WHAT YOU NEED TO DO: The entries shown here must be retyped in full, with no pictures included.

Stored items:

------------------------------

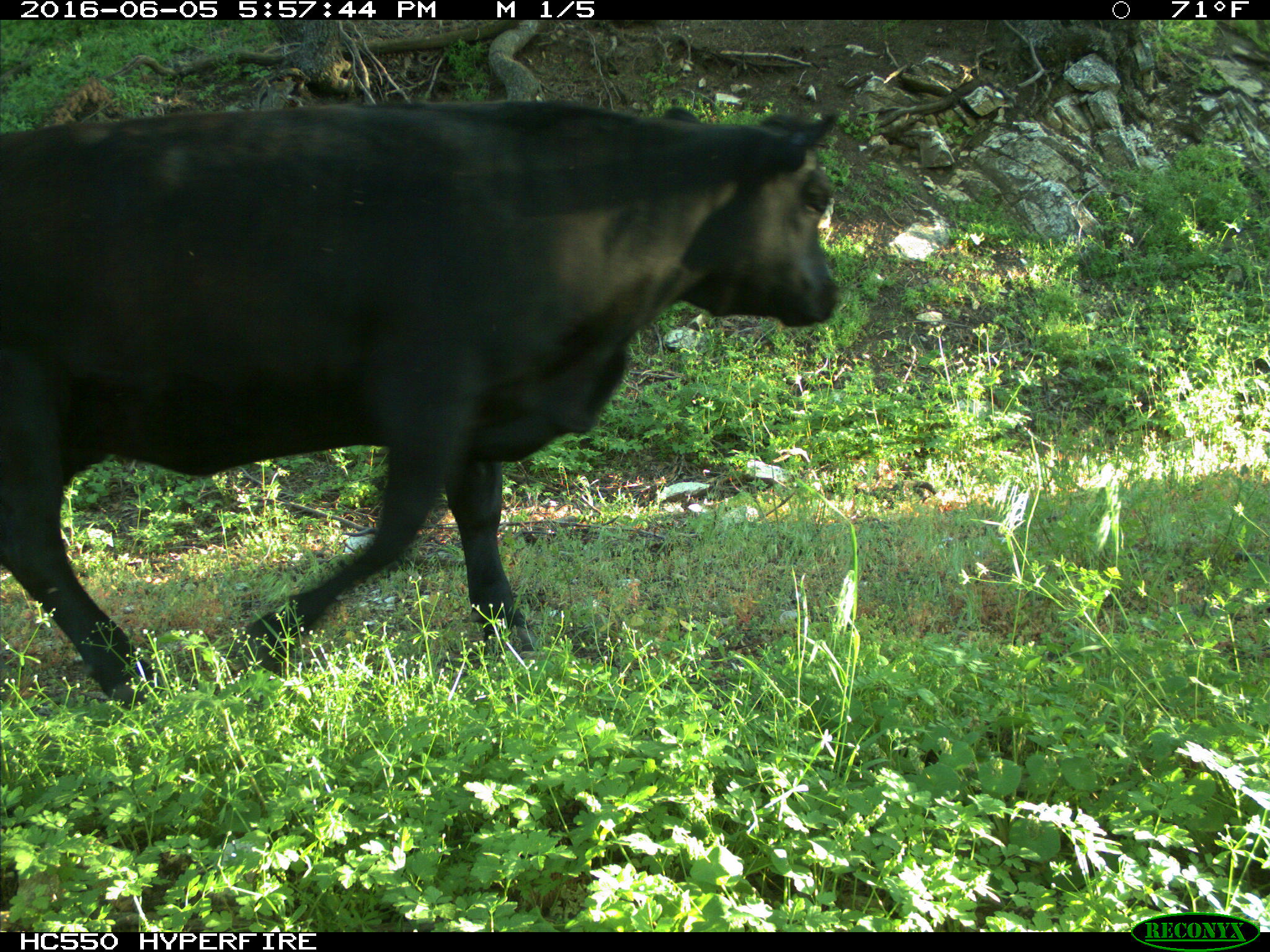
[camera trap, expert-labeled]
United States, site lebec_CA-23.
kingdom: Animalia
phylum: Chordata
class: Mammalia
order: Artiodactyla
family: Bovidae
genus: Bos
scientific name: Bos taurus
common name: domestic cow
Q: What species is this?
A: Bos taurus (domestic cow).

------------------------------

ANSWER FOR THE TASK:
[camera trap, expert-labeled]
United States, site lebec_CA-23.
kingdom: Animalia
phylum: Chordata
class: Mammalia
order: Artiodactyla
family: Bovidae
genus: Bos
scientific name: Bos taurus
common name: domestic cow
Q: What species is this?
A: Bos taurus (domestic cow).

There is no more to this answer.